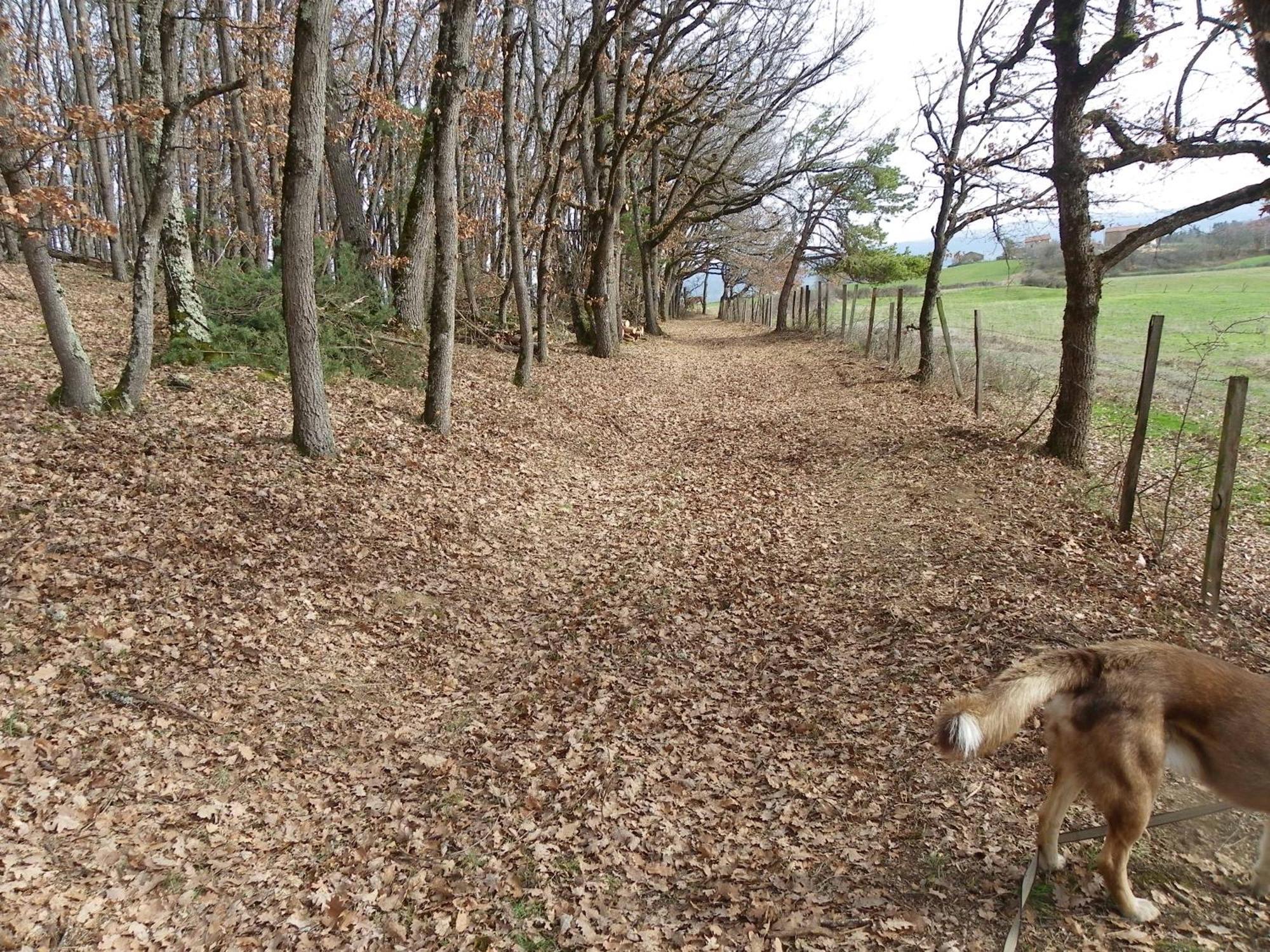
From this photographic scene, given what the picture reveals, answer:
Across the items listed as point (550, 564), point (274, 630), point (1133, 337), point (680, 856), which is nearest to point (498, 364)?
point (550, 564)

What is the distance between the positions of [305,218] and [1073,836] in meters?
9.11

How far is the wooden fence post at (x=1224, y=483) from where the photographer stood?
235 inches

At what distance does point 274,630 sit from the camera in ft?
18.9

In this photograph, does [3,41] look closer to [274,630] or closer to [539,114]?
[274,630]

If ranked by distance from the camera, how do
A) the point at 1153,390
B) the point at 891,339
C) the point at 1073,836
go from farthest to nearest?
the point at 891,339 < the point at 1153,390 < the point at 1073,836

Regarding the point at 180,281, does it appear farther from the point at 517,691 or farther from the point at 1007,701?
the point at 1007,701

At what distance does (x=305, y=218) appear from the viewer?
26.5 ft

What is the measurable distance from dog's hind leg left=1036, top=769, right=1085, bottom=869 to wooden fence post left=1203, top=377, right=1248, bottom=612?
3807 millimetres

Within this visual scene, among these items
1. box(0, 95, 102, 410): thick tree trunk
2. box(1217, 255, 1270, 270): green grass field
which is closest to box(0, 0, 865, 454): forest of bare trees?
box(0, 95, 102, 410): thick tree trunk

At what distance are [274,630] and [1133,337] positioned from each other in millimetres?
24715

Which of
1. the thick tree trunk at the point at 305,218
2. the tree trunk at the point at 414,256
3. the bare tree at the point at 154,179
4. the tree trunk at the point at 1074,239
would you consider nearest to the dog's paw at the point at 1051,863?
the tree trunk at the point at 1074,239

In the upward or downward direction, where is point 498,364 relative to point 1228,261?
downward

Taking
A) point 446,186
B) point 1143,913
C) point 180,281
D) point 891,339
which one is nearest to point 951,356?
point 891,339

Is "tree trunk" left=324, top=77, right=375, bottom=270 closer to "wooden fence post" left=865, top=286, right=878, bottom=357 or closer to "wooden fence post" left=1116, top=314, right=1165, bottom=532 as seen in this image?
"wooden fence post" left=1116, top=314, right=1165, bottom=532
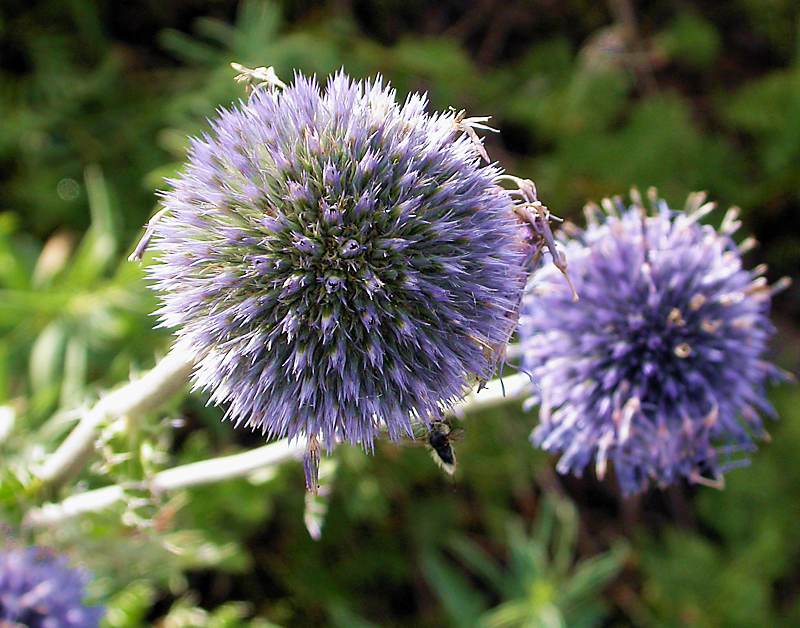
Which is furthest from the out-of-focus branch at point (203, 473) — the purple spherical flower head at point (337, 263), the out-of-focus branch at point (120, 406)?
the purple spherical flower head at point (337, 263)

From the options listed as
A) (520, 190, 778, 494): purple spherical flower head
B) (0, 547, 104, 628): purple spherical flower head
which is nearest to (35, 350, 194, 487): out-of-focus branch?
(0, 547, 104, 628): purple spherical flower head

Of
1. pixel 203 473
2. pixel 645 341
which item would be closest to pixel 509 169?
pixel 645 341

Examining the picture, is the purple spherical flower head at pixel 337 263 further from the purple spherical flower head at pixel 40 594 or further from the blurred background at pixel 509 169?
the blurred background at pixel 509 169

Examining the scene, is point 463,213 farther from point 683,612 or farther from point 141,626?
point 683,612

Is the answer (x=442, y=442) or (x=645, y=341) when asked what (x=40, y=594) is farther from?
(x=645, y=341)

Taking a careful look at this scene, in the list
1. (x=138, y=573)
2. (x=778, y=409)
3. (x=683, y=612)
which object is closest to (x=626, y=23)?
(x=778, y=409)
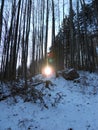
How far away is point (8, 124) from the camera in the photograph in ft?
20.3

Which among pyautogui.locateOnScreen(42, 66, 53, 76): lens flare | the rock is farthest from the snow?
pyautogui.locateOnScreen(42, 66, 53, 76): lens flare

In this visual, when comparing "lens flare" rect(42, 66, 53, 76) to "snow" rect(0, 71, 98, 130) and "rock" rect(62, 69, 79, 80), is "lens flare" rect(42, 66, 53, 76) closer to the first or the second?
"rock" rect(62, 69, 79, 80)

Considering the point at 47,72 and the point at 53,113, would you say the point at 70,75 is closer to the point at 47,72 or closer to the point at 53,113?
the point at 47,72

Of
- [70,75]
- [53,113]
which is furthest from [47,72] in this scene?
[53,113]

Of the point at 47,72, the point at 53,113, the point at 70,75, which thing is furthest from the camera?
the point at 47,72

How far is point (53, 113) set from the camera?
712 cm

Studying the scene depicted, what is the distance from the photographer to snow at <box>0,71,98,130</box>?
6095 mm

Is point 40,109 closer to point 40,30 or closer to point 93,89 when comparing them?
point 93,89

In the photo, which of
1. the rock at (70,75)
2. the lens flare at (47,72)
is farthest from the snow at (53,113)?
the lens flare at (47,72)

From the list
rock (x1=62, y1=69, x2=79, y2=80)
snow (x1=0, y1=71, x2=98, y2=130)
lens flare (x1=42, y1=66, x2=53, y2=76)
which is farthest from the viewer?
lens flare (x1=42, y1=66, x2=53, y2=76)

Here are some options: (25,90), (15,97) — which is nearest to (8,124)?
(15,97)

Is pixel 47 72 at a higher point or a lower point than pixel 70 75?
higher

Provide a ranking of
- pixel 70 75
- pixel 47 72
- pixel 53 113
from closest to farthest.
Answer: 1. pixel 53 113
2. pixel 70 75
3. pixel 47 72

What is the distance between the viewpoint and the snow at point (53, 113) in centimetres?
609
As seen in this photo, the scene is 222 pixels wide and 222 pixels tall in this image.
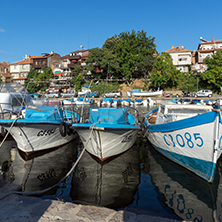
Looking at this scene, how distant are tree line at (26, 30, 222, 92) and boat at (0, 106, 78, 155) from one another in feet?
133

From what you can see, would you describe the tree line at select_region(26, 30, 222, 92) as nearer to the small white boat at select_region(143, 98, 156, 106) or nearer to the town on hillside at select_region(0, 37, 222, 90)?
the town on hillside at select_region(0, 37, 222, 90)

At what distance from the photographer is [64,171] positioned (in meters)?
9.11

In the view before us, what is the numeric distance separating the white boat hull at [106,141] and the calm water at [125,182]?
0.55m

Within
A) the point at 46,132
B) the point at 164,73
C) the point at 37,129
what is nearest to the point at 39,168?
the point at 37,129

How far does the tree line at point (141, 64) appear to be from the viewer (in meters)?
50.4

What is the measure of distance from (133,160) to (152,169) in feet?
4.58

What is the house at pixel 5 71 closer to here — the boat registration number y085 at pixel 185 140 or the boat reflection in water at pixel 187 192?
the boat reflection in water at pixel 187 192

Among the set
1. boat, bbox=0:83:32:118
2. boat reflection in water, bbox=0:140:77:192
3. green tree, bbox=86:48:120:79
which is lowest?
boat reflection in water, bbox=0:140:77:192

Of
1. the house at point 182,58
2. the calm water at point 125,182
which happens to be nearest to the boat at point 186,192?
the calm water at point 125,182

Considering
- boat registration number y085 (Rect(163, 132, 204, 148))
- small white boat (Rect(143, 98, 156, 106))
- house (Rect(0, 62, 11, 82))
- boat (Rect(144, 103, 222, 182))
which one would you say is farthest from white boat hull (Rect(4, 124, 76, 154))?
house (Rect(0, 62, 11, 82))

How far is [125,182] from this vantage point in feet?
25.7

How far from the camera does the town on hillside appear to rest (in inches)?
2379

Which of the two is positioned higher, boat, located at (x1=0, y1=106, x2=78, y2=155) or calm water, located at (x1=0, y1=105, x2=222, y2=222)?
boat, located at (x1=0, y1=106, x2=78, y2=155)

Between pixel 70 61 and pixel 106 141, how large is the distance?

+ + + + + + +

Directions
Recast every line of the material above as a JSON list of strings, one string per line, leaving out blank lines and the pictures.

Output of the task
[
  "From this photographic scene, given what the picture reveals, answer:",
  "Across the items listed as point (550, 564), point (274, 630), point (1133, 337), point (680, 856), which is nearest to point (498, 364)?",
  "point (550, 564)",
  "What is the distance between the positions of [305,218] and [1073,836] in meters?",
  "9.11",
  "How far is the wooden fence post at (x=1224, y=483) from where the photographer stood?",
  "235 inches",
  "At what distance does point 274,630 sit from the camera in ft?",
  "18.9",
  "In this photograph, does [3,41] look closer to [274,630] or closer to [539,114]?",
  "[274,630]",
  "If ranked by distance from the camera, how do",
  "A) the point at 1153,390",
  "B) the point at 891,339",
  "C) the point at 1073,836",
  "go from farthest to nearest?",
  "the point at 891,339 < the point at 1153,390 < the point at 1073,836",
  "Regarding the point at 180,281, does it appear farther from the point at 517,691 or farther from the point at 1007,701?",
  "the point at 1007,701",
  "At what distance does (x=305, y=218) appear from the viewer?",
  "26.5 ft",
  "What is the measurable distance from dog's hind leg left=1036, top=769, right=1085, bottom=869 to wooden fence post left=1203, top=377, right=1248, bottom=612?",
  "3807 millimetres",
  "Within this visual scene, among these items",
  "1. box(0, 95, 102, 410): thick tree trunk",
  "2. box(1217, 255, 1270, 270): green grass field",
  "which is closest to box(0, 0, 865, 454): forest of bare trees?",
  "box(0, 95, 102, 410): thick tree trunk",
  "At what distance are [274,630] and [1133,337] positioned from each other in millimetres?",
  "24715",
  "Which of",
  "1. the thick tree trunk at the point at 305,218",
  "2. the tree trunk at the point at 414,256",
  "3. the bare tree at the point at 154,179",
  "4. the tree trunk at the point at 1074,239",
  "would you consider nearest to the dog's paw at the point at 1051,863?",
  "the tree trunk at the point at 1074,239",
  "In the upward or downward direction, where is point 498,364 relative to point 1228,261?",
  "downward",
  "Taking",
  "A) point 446,186",
  "B) point 1143,913",
  "C) point 180,281",
  "D) point 891,339",
  "which one is nearest to point 951,356?",
  "point 891,339",
  "Is \"tree trunk\" left=324, top=77, right=375, bottom=270 closer to \"wooden fence post\" left=865, top=286, right=878, bottom=357 or closer to \"wooden fence post\" left=1116, top=314, right=1165, bottom=532 as seen in this image?",
  "\"wooden fence post\" left=1116, top=314, right=1165, bottom=532",
  "Which is furthest from the out-of-focus branch at point (203, 473) — the purple spherical flower head at point (337, 263), the out-of-focus branch at point (120, 406)?",
  "the purple spherical flower head at point (337, 263)",
  "From the options listed as",
  "A) (520, 190, 778, 494): purple spherical flower head",
  "B) (0, 547, 104, 628): purple spherical flower head",
  "which is nearest to (35, 350, 194, 487): out-of-focus branch?",
  "(0, 547, 104, 628): purple spherical flower head",
  "Of",
  "1. pixel 203 473",
  "2. pixel 645 341",
  "which item would be closest to pixel 509 169?",
  "pixel 645 341",
  "Examining the picture, is the purple spherical flower head at pixel 337 263 further from the purple spherical flower head at pixel 40 594 or further from the blurred background at pixel 509 169?",
  "the blurred background at pixel 509 169",
  "Examining the scene, is point 463,213 farther from point 683,612 or farther from point 141,626?",
  "point 683,612",
  "Is the answer (x=442, y=442) or (x=645, y=341) when asked what (x=40, y=594) is farther from?",
  "(x=645, y=341)",
  "Taking a careful look at this scene, in the list",
  "1. (x=138, y=573)",
  "2. (x=778, y=409)",
  "3. (x=683, y=612)",
  "which object is closest to (x=626, y=23)?",
  "(x=778, y=409)",
  "How far away is point (8, 124) from the camera in the photograph in ft?",
  "20.3",
  "Which among pyautogui.locateOnScreen(42, 66, 53, 76): lens flare | the rock is farthest from the snow?",
  "pyautogui.locateOnScreen(42, 66, 53, 76): lens flare",
  "In this visual, when comparing \"lens flare\" rect(42, 66, 53, 76) to \"snow\" rect(0, 71, 98, 130) and \"rock\" rect(62, 69, 79, 80), is \"lens flare\" rect(42, 66, 53, 76) closer to the first or the second?",
  "\"rock\" rect(62, 69, 79, 80)",
  "Considering the point at 47,72 and the point at 53,113, would you say the point at 70,75 is closer to the point at 47,72 or closer to the point at 53,113?",
  "the point at 47,72",
  "Of",
  "- [70,75]",
  "- [53,113]",
  "which is furthest from [47,72] in this scene?",
  "[53,113]",
  "Of the point at 47,72, the point at 53,113, the point at 70,75, which thing is furthest from the camera?",
  "the point at 47,72",
  "How far is point (53, 113) set from the camera?",
  "712 cm",
  "Studying the scene depicted, what is the distance from the photographer to snow at <box>0,71,98,130</box>?",
  "6095 mm",
  "Is point 40,109 closer to point 40,30 or closer to point 93,89 when comparing them?",
  "point 93,89",
  "In the photo, which of",
  "1. the rock at (70,75)",
  "2. the lens flare at (47,72)",
  "is farthest from the snow at (53,113)?",
  "the lens flare at (47,72)",
  "From the list",
  "rock (x1=62, y1=69, x2=79, y2=80)",
  "snow (x1=0, y1=71, x2=98, y2=130)",
  "lens flare (x1=42, y1=66, x2=53, y2=76)",
  "which is farthest from the viewer?",
  "lens flare (x1=42, y1=66, x2=53, y2=76)",
  "Here are some options: (25,90), (15,97) — which is nearest to (8,124)?",
  "(15,97)",
  "Is pixel 47 72 at a higher point or a lower point than pixel 70 75?",
  "higher",
  "Provide a ranking of",
  "- pixel 70 75",
  "- pixel 47 72",
  "- pixel 53 113",
  "from closest to farthest.",
  "Answer: 1. pixel 53 113",
  "2. pixel 70 75",
  "3. pixel 47 72",
  "What is the distance between the viewpoint and the snow at point (53, 113) in centimetres?",
  "609",
  "As seen in this photo, the scene is 222 pixels wide and 222 pixels tall in this image.",
  "Looking at this scene, how distant are tree line at (26, 30, 222, 92) and boat at (0, 106, 78, 155) from one another in feet?",
  "133",
  "From what you can see, would you describe the tree line at select_region(26, 30, 222, 92) as nearer to the small white boat at select_region(143, 98, 156, 106) or nearer to the town on hillside at select_region(0, 37, 222, 90)?",
  "the town on hillside at select_region(0, 37, 222, 90)",
  "At what distance from the photographer is [64,171] positioned (in meters)?",
  "9.11",
  "In the view before us, what is the numeric distance separating the white boat hull at [106,141] and the calm water at [125,182]?",
  "0.55m",
  "Within",
  "A) the point at 46,132",
  "B) the point at 164,73",
  "C) the point at 37,129",
  "what is nearest to the point at 39,168?",
  "the point at 37,129",
  "How far does the tree line at point (141, 64) appear to be from the viewer (in meters)?",
  "50.4",
  "What is the measure of distance from (133,160) to (152,169) in feet?",
  "4.58",
  "What is the house at pixel 5 71 closer to here — the boat registration number y085 at pixel 185 140 or the boat reflection in water at pixel 187 192?",
  "the boat reflection in water at pixel 187 192",
  "Among the set",
  "1. boat, bbox=0:83:32:118",
  "2. boat reflection in water, bbox=0:140:77:192",
  "3. green tree, bbox=86:48:120:79",
  "which is lowest?",
  "boat reflection in water, bbox=0:140:77:192",
  "Of",
  "1. the house at point 182,58",
  "2. the calm water at point 125,182",
  "which happens to be nearest to the boat at point 186,192?",
  "the calm water at point 125,182",
  "Considering",
  "- boat registration number y085 (Rect(163, 132, 204, 148))",
  "- small white boat (Rect(143, 98, 156, 106))",
  "- house (Rect(0, 62, 11, 82))",
  "- boat (Rect(144, 103, 222, 182))",
  "which one would you say is farthest from white boat hull (Rect(4, 124, 76, 154))?",
  "house (Rect(0, 62, 11, 82))",
  "How far is [125,182] from this vantage point in feet?",
  "25.7",
  "How far from the camera does the town on hillside appear to rest (in inches)?",
  "2379",
  "Which of the two is positioned higher, boat, located at (x1=0, y1=106, x2=78, y2=155) or calm water, located at (x1=0, y1=105, x2=222, y2=222)?",
  "boat, located at (x1=0, y1=106, x2=78, y2=155)",
  "Between pixel 70 61 and pixel 106 141, how large is the distance?"
]